The model for managing risk of cloud adoption works on developing initial trust on cloud service providers through selection of cloud service providers on key performance indicators.
The model is based on the framework of cloud adoption developed by Gupta et al. (2016). The framework considers trust as one of the major factors of cloud adoption which can be beneficial in managing risk of adopting cloud (Figure 1).
Figure 1. Cloud adoption framework based on Gupta et al. (2016)

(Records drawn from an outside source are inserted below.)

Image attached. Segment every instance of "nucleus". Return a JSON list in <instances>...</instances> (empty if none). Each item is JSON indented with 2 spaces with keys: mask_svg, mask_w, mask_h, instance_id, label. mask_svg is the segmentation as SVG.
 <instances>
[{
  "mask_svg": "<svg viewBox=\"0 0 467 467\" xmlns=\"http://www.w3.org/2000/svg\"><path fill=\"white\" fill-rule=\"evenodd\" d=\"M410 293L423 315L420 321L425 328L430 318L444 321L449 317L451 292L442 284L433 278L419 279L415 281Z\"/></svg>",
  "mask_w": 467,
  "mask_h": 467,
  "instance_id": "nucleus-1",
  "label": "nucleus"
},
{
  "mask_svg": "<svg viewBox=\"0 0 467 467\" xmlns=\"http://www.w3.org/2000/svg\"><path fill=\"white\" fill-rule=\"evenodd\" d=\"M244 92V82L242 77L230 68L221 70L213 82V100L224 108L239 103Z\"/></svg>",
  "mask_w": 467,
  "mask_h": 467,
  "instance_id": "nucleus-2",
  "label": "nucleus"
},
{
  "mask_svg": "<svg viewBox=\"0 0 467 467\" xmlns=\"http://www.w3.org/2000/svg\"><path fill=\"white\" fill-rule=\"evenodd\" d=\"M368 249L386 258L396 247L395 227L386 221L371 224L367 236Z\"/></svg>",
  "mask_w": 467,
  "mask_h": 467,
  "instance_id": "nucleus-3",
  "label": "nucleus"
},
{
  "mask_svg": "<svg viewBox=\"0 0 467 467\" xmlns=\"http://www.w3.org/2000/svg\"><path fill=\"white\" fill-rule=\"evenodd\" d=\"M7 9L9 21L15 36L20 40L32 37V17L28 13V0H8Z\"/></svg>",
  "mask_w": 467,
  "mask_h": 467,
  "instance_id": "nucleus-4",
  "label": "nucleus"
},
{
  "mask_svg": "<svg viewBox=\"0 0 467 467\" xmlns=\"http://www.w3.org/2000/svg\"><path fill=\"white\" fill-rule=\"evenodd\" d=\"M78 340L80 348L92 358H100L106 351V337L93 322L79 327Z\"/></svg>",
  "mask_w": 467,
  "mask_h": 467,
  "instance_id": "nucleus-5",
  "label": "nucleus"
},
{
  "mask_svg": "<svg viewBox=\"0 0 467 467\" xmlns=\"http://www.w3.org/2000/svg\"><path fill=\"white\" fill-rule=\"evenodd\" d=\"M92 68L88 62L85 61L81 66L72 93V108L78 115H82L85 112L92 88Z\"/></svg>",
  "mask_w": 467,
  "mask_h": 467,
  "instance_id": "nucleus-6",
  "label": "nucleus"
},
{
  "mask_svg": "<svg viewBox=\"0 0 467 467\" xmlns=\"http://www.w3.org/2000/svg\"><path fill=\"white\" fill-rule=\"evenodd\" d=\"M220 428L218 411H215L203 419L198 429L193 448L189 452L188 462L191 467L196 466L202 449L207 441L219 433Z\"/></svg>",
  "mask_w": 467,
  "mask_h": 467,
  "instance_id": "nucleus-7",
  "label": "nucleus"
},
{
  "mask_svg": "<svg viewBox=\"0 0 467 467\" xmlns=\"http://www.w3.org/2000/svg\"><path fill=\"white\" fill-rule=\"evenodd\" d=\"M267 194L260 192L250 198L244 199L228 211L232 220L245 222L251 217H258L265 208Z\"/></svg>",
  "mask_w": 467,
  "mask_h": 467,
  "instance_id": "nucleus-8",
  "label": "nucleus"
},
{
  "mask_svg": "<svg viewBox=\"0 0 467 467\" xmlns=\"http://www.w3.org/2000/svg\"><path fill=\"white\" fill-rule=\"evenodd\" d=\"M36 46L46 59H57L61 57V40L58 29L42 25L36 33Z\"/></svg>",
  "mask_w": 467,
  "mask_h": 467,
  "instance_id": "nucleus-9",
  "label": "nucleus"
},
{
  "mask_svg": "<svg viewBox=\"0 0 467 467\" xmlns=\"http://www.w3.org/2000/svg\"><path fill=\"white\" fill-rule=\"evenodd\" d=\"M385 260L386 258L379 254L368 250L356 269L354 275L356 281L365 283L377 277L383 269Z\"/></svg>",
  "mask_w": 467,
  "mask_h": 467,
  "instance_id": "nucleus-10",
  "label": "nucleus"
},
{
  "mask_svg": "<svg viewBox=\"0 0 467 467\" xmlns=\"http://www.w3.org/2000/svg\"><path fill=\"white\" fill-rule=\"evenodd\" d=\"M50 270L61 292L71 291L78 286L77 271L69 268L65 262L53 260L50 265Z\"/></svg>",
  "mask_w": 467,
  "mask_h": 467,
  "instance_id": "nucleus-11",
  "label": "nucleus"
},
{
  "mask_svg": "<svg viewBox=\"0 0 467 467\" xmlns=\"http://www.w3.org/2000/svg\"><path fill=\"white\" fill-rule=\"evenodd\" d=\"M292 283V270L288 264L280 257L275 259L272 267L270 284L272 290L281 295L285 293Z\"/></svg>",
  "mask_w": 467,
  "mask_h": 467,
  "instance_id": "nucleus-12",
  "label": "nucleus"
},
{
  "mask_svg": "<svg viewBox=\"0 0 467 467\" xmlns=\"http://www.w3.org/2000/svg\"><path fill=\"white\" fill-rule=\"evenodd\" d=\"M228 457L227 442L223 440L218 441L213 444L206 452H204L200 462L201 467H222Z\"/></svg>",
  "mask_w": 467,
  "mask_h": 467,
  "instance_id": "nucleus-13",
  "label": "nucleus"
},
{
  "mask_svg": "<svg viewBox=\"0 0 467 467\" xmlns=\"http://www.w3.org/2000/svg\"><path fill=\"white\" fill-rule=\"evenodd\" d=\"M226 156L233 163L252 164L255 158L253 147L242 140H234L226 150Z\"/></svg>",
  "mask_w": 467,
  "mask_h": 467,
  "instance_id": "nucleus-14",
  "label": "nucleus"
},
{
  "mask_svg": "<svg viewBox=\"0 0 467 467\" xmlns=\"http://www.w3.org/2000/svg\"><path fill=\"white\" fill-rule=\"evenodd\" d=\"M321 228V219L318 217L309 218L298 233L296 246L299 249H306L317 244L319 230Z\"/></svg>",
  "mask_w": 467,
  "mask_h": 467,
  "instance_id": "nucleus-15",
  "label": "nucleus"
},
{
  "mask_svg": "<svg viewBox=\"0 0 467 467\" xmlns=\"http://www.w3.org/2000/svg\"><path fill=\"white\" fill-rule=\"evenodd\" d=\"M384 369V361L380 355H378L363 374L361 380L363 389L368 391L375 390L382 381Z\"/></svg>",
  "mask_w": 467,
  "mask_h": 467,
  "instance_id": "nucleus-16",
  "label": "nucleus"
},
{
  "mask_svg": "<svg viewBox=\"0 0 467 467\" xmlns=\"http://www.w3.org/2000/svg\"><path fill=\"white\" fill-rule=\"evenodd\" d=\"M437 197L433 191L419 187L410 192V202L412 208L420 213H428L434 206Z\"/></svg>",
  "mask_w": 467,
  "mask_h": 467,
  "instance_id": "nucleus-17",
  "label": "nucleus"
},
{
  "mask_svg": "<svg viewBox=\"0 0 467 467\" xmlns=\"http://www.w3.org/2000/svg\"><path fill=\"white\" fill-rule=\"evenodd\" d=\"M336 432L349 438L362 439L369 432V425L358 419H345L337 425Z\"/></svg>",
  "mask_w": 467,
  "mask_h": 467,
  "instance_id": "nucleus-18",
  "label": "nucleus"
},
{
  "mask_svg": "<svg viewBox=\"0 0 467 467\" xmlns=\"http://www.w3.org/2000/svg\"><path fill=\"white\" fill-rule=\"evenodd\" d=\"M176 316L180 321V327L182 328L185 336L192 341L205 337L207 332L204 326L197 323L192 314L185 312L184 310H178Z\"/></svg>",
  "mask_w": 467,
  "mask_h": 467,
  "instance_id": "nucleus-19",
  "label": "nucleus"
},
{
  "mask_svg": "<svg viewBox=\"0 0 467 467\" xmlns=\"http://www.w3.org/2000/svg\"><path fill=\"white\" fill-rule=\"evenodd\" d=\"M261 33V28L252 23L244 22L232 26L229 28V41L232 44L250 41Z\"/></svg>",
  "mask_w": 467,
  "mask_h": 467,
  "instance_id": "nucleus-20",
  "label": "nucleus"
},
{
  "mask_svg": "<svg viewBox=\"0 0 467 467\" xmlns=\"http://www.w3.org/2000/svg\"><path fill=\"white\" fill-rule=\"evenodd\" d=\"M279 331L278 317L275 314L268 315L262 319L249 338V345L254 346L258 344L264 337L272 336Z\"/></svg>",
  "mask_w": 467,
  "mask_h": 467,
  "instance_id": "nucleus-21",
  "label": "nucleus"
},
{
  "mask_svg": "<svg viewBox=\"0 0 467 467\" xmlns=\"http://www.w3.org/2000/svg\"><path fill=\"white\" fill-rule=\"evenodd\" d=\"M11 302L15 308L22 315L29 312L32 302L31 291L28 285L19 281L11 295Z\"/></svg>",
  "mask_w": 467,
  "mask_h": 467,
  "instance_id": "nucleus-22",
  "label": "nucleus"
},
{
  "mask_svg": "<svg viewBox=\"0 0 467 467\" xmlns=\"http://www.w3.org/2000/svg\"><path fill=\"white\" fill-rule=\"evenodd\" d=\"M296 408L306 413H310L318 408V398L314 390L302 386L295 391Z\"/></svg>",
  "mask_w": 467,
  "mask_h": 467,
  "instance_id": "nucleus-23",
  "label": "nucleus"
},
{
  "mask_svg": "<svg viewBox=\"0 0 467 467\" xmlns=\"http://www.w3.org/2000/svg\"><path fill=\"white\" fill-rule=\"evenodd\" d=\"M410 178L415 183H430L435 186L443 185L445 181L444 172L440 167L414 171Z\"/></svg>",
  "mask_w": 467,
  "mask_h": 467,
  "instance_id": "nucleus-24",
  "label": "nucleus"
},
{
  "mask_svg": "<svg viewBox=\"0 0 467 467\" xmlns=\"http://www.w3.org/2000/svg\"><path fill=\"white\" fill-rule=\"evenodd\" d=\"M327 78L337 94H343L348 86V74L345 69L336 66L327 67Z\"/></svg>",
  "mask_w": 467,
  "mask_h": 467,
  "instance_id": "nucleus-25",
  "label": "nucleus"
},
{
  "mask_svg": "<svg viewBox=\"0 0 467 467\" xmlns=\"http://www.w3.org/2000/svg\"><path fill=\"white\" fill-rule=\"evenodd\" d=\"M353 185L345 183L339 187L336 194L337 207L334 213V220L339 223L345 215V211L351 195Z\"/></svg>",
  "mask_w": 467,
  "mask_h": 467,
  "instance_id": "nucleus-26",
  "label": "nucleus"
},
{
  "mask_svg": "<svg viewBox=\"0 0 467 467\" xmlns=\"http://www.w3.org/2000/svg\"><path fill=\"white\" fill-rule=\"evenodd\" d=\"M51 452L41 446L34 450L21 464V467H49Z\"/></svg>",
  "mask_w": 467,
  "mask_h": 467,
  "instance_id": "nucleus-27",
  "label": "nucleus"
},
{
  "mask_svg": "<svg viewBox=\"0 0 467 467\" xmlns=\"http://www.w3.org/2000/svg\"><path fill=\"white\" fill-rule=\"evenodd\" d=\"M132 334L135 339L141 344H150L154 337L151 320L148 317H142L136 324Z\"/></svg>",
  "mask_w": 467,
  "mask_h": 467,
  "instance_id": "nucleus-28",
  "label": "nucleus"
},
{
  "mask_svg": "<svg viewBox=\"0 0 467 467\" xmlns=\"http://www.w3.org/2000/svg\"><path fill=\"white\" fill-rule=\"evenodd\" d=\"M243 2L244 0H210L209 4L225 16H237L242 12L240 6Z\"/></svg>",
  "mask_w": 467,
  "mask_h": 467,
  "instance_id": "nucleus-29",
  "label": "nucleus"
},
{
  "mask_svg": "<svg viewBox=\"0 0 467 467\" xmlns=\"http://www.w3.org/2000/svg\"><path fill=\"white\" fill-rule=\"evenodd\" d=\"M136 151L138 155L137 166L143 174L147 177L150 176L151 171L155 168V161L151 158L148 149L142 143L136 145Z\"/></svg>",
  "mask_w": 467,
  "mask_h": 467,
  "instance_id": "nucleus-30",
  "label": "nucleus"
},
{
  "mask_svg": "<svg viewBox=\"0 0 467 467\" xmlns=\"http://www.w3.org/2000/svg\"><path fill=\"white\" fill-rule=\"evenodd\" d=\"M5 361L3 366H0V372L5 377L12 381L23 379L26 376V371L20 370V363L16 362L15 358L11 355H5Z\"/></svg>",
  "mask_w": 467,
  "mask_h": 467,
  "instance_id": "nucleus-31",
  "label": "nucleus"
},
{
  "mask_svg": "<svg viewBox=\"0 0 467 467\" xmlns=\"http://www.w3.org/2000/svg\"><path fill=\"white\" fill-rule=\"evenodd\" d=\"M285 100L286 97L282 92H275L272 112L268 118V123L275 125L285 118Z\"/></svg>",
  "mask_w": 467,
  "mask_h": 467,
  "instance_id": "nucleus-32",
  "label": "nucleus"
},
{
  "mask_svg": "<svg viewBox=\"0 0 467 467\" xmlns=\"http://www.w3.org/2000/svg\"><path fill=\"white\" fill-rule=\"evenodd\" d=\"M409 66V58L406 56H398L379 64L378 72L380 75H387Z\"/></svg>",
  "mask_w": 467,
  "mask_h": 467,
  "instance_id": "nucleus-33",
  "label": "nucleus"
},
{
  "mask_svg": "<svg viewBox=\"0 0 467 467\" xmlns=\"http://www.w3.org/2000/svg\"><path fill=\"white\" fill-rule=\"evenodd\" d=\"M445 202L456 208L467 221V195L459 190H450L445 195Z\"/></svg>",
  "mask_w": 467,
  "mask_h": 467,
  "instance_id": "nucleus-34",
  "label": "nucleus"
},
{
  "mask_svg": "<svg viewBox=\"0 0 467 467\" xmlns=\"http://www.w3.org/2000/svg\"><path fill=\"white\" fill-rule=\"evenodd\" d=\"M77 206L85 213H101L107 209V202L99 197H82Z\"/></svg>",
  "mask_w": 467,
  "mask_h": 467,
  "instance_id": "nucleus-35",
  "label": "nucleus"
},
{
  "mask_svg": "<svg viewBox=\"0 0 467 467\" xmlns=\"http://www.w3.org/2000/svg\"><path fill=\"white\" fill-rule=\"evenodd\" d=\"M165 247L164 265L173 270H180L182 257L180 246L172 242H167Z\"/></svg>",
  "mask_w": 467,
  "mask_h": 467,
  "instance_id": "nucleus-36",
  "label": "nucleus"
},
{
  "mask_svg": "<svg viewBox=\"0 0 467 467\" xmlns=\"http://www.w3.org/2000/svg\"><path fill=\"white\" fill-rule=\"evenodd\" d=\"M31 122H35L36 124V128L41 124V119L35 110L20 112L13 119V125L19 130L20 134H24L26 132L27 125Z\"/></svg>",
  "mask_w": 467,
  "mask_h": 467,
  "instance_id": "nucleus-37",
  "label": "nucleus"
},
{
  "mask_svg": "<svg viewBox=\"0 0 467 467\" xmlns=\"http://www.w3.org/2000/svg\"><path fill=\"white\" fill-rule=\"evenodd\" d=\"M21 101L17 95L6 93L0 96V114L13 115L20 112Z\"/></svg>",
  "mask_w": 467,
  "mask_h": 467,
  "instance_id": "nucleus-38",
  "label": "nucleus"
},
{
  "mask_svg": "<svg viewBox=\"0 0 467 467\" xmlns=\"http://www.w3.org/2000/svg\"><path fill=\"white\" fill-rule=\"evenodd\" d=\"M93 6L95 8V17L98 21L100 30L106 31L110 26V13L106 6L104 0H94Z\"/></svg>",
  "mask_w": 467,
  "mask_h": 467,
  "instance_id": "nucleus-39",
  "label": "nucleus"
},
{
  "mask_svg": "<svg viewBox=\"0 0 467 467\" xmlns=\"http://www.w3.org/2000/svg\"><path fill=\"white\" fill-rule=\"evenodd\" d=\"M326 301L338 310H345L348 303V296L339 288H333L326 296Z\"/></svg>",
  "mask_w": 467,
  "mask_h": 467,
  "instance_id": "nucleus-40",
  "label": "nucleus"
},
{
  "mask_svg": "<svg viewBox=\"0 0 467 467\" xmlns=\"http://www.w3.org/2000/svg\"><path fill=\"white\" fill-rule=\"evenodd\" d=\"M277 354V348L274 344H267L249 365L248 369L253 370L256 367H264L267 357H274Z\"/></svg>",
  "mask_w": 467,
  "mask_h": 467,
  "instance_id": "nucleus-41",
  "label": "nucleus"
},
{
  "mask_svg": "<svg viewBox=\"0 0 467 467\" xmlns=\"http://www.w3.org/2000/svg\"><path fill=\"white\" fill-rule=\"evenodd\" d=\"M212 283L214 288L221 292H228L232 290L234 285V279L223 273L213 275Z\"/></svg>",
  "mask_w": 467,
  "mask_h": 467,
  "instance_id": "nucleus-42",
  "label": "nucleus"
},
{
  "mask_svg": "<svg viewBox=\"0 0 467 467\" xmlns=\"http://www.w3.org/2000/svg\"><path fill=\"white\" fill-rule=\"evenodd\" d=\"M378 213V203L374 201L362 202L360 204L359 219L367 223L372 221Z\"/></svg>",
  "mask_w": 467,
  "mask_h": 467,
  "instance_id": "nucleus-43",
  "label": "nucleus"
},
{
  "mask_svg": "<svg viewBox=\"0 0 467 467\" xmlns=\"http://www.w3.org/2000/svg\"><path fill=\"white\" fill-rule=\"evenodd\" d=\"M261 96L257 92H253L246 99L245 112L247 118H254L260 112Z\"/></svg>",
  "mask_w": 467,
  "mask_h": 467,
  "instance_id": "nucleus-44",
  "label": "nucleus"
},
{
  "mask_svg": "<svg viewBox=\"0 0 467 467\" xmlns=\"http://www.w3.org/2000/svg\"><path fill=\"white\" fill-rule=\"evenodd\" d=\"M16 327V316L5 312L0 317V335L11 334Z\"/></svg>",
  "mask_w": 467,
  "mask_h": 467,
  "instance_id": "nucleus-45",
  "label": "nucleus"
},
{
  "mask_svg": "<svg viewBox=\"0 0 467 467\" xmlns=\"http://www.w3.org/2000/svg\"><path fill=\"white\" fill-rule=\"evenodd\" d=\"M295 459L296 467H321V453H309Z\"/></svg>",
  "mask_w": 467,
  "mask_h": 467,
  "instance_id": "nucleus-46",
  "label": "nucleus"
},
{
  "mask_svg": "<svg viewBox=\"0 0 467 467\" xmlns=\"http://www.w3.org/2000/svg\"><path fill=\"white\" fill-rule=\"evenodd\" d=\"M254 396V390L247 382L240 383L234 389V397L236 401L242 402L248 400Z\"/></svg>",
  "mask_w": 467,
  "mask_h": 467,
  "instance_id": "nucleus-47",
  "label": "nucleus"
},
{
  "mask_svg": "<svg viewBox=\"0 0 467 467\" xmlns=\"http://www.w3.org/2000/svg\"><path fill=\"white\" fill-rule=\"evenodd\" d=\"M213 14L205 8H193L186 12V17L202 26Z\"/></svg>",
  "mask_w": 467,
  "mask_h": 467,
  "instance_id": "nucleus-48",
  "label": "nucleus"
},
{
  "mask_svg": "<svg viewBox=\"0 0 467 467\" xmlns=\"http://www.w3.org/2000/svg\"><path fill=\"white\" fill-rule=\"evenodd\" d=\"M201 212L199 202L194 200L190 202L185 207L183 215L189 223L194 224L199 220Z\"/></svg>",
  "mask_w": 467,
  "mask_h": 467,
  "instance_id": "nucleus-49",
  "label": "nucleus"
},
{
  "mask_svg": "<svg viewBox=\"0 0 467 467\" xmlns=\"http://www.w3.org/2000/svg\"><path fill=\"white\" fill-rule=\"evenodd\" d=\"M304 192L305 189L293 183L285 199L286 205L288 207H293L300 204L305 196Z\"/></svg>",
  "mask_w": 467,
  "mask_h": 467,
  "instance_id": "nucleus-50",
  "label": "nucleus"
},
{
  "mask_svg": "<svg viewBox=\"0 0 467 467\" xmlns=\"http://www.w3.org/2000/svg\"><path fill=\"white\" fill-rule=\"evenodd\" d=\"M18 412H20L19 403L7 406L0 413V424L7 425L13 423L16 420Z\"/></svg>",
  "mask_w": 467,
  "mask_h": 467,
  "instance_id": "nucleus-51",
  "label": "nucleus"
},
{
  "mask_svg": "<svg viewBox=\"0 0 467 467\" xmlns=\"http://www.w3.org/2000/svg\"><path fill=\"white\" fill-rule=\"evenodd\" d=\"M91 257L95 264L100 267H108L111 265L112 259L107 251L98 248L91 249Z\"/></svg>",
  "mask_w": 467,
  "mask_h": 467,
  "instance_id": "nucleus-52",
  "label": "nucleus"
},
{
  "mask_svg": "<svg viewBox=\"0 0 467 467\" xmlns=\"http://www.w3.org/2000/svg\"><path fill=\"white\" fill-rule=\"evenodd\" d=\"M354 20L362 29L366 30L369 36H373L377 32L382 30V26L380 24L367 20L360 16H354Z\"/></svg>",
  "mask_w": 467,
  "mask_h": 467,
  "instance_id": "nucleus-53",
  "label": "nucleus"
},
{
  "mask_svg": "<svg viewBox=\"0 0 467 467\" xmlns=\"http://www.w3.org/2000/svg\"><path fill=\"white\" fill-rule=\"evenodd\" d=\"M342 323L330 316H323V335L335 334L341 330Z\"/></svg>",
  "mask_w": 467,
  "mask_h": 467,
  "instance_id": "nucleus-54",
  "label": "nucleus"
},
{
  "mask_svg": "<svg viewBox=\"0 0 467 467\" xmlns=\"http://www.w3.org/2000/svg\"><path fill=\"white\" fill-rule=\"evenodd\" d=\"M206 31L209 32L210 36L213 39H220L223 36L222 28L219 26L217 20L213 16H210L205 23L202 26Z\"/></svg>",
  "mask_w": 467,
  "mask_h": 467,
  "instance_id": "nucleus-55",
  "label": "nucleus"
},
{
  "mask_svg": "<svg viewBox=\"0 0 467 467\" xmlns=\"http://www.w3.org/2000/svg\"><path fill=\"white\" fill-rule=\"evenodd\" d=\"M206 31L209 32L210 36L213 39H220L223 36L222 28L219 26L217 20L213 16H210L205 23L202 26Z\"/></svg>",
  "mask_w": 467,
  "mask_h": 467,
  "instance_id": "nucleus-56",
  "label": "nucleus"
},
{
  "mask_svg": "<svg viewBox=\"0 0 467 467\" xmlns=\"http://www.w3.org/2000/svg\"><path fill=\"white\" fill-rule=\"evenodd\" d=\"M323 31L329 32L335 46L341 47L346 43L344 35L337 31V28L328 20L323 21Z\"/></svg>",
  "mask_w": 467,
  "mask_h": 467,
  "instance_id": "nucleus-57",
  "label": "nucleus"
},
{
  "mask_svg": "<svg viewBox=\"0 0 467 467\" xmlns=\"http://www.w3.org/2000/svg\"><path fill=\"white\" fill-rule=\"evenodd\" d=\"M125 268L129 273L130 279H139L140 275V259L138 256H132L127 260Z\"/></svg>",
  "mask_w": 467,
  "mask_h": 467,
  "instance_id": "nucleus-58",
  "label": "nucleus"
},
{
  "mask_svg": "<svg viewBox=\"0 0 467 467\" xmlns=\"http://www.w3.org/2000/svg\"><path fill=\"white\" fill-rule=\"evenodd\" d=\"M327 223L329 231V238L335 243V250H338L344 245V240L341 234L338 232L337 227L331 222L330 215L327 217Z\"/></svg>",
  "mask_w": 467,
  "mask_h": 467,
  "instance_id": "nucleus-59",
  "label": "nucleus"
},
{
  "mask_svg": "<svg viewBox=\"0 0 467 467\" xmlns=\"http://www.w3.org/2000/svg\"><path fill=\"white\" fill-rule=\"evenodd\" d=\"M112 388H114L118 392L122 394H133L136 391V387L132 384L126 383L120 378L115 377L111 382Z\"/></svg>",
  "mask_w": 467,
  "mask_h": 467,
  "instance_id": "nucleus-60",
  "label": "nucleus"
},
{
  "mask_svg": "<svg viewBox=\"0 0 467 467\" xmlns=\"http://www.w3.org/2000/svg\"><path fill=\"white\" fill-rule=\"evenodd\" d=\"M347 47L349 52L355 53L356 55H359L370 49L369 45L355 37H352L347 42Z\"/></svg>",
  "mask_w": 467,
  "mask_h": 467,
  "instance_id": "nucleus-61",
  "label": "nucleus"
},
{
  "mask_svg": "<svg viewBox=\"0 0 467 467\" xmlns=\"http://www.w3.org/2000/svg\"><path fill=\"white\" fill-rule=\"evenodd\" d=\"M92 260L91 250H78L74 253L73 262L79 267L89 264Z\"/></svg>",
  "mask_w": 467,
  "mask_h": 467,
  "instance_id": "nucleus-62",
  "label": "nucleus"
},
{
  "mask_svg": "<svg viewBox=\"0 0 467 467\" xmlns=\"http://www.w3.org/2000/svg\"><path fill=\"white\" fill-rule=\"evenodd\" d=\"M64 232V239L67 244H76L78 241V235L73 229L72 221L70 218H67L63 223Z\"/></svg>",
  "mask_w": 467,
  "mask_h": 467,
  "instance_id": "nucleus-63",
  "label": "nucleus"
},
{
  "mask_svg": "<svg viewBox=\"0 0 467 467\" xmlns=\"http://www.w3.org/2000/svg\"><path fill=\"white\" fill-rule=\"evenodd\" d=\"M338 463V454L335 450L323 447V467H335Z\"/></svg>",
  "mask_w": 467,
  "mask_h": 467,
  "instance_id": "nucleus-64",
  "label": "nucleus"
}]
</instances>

Managing Risk through Initial Trust Procedure
Trust can be defined as “the willingness of a party to be vulnerable to the action of another party based on the expectation that the other will perform a particular action important to the truster, irrespective to the ability to monitor or control that other party” (CSMCI, 2011). Cloud being an unknown technology adopted by companies generally in non-IT sector, migrating with initial trust is very crucial. As any company which plans to adopt cloud, lack of trust can hamper the adoption process (Iyer & Henderson, 2010). This is very crucial especially when client is planning to migrate his mission critical data and process (Mayer et al., 1995). So initial trust can help in “trust but verify” advice to companies opting for cloud adoption (Rashidi & Movahhedinia, 2012). Even the contractual agreement called service level agreement (SLA) has to be very exhaustive and should cover each and every detail (Rashidi & Movahhedinia, 2012; Aljazzaf, 2010; Huang & Nicol, 2013).